Steinberg was a key contributor to “League of Denial,” a book published last year that laid bare the NFL’s longstanding attempts to quash concussion discussion, and to a PBS documentary of the same name. Asked how he views alternative opinions from outside the NFL, such as “The War on Football” by Daniel Flynn, Steinberg responded, “The same way I view climate change. Human beings have a great ability to ignore what’s happening around them. This largely undiagnosed health epidemic – it’s here. … The brain is the last frontier of medical research.”

A key part of the research is in developing better helmets, better equipment to determine whether it is safe for an athlete to continue playing, and better pharmaceuticals to treat head injuries. There also is continued research into less severe but equally damaging “sub-concussive” hits, and findings in that realm could affect athletes in other sports. Last year, a study led by a professor at the University of Texas Health Science Center showed that soccer players who use their head to redirect the ball showed subtle structural damages in certain parts of the brain.
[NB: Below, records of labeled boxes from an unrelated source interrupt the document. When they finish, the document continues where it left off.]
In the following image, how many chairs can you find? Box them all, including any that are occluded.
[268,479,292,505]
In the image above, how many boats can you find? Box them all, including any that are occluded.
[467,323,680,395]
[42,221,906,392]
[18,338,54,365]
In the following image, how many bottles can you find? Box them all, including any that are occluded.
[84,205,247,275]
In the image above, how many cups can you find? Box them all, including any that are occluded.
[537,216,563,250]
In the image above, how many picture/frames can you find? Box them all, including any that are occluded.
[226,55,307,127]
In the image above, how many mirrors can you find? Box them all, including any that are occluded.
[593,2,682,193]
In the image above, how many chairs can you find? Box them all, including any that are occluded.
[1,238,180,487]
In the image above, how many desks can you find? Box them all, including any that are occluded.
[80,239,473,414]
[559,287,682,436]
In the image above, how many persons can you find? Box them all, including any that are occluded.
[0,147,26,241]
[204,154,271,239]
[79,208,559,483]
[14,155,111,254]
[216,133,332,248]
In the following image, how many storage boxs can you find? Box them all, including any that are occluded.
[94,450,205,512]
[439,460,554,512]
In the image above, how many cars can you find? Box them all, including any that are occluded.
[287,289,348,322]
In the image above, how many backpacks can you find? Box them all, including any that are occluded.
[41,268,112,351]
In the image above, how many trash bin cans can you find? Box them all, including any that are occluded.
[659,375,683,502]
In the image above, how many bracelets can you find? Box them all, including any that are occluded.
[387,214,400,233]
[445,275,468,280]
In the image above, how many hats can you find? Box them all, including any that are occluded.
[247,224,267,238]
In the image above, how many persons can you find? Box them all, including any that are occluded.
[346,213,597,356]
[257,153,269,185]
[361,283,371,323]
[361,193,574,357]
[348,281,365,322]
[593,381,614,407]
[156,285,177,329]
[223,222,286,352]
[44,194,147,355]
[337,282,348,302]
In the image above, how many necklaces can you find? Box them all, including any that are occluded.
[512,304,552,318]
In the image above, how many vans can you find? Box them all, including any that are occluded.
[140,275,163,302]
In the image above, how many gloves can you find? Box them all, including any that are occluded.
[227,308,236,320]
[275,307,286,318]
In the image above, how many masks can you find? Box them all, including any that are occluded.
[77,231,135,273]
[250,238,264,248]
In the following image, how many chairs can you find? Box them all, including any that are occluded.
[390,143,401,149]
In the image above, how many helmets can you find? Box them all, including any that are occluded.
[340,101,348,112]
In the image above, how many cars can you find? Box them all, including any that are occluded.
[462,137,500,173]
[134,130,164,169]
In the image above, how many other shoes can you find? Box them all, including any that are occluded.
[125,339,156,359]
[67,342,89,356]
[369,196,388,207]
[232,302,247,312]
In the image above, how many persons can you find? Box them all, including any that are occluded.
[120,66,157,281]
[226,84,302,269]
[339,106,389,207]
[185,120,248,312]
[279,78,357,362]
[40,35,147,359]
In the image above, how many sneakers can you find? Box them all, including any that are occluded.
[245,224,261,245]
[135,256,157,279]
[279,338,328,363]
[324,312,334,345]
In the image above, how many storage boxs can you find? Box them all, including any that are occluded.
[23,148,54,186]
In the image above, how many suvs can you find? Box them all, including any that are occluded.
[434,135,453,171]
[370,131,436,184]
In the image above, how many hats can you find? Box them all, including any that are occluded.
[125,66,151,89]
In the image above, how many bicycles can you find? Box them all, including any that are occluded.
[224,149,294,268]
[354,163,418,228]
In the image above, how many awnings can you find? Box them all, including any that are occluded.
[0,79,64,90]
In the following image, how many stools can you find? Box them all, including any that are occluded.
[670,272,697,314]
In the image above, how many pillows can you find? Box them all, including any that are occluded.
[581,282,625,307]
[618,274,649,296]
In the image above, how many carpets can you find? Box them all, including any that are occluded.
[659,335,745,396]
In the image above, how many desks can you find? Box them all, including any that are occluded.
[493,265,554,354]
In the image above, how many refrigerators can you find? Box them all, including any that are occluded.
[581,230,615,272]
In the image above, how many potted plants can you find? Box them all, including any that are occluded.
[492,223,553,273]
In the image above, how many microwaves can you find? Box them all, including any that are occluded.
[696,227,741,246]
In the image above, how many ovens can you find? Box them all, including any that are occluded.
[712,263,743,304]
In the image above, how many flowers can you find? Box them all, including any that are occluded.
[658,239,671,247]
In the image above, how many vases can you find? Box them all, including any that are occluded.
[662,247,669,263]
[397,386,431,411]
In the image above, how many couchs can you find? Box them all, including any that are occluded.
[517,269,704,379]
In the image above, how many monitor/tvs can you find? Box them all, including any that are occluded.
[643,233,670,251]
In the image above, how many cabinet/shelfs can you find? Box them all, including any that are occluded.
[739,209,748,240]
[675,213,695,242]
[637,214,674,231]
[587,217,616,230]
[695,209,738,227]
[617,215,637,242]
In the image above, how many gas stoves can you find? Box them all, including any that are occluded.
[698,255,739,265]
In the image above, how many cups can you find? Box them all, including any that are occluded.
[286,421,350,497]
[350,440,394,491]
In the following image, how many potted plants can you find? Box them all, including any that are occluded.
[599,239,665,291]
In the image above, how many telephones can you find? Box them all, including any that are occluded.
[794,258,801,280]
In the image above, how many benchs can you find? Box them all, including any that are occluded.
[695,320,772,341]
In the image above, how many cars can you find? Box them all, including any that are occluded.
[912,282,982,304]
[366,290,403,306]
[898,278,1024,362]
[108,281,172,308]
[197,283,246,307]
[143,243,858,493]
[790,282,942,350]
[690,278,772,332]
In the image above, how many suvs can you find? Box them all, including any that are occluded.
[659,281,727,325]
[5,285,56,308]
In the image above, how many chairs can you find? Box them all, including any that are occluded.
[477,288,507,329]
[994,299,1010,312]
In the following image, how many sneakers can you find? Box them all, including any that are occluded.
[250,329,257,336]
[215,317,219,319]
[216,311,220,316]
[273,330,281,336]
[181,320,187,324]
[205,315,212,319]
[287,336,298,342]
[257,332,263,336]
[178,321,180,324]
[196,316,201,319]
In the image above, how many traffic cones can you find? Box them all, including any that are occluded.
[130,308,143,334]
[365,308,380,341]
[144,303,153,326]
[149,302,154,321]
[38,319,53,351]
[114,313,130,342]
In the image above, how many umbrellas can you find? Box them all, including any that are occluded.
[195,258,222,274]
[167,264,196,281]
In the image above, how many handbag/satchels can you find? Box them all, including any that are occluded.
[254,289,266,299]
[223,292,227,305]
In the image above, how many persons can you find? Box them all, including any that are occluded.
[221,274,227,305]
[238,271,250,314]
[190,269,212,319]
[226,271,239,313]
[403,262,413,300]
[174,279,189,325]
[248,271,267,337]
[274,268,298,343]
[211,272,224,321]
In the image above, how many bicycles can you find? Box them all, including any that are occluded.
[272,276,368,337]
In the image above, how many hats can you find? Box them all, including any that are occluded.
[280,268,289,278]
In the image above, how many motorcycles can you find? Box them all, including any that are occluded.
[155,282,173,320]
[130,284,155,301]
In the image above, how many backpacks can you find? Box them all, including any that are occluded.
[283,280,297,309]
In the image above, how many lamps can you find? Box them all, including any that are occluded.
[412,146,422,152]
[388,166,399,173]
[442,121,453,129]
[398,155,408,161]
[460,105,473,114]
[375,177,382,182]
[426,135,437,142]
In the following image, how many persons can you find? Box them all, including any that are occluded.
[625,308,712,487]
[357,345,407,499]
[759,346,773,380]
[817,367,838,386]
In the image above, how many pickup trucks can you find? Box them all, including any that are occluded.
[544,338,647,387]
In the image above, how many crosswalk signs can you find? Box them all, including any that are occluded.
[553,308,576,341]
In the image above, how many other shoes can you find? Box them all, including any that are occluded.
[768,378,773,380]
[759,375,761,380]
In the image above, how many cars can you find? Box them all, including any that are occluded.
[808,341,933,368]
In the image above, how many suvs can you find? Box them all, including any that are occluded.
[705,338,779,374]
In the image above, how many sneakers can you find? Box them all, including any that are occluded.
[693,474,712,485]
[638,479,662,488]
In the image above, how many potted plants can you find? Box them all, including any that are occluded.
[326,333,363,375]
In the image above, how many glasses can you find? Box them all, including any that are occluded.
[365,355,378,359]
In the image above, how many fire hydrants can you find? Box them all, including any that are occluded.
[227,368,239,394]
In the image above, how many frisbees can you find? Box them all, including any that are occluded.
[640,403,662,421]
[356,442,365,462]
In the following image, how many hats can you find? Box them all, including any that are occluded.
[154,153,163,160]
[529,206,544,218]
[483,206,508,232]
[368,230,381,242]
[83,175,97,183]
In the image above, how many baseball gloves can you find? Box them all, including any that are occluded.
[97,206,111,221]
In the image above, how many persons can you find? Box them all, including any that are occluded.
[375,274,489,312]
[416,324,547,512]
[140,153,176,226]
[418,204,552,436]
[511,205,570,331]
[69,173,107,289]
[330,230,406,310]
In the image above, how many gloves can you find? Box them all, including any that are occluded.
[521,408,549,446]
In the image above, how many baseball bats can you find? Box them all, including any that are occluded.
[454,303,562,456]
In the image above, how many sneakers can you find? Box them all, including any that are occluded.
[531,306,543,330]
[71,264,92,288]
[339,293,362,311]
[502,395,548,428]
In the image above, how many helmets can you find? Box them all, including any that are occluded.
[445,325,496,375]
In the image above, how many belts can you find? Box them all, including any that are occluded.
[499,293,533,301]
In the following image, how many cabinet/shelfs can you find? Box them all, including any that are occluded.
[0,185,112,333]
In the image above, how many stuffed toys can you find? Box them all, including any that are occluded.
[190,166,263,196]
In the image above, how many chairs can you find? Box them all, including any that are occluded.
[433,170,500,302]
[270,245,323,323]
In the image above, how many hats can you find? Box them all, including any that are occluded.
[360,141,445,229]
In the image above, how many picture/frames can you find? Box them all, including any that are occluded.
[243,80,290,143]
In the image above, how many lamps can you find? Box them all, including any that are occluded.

“The Agent” is mainly a book of stories, both professional and personal. Steinberg was the inspiration for the hit movie “Jerry Maguire” and also served as technical adviser for “Any Given Sunday” and “For the Love of the Game” and had input into the cable TV show “Arli$$.” It also details his lapse into and recovery from alcoholism. He says his four-year anniversary of sobriety is next month.

Now that he’s back in the game, his spirit for sports is stronger than ever.

“The thing I’ve tried to do is be the steward for the sport,” he said.

He’s a steward for agents – and future agents – as well.